The researchers claim that a malicious domain stores a specific combination of favicons on a user’s machine and tracks them. The favicons are stored in a cache in several popular browsers that is not emptied or sidelined in private browsing. This allows a domain to track a specific user, even if they block cookies, thwart private browsing, and other fingerprinting techniques. Browsers report the presence of a relevant cached favicon to the website they are visiting in order to save bandwidth.

A rogue website puts a certain combination of favicons on a target’s system, which makes them recognizable on a repeat visit. The greater the amount of visitors a website has, the more different favicons and redirects along subdomains with favicons are needed. However, even with a website that has to track nearly 4.3 billion unique browsers, 32 redirects are enough. According to a calculation example of the researchers, this can be done in two seconds.
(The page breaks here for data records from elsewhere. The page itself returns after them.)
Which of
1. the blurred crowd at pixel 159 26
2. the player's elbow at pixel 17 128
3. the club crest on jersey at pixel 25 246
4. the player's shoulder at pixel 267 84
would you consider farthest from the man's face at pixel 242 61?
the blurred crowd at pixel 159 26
The researchers have notified the makers of the affected browsers. Those are Chrome, Safari, and Edge. Google says it is already working on a fix, Apple says it is looking at the findings of the investigation and Microsoft was not available on time, according to Ars Technica. The Brave Browser was also susceptible, but the makers of that browser fixed the vulnerability. Firefox actually belongs in the list of affected browsers, but due to a bug the exploit does not work with that browser. As a workaround, users could disable favicons, although one should make sure that they are not actually saved and not just not shown in the interface.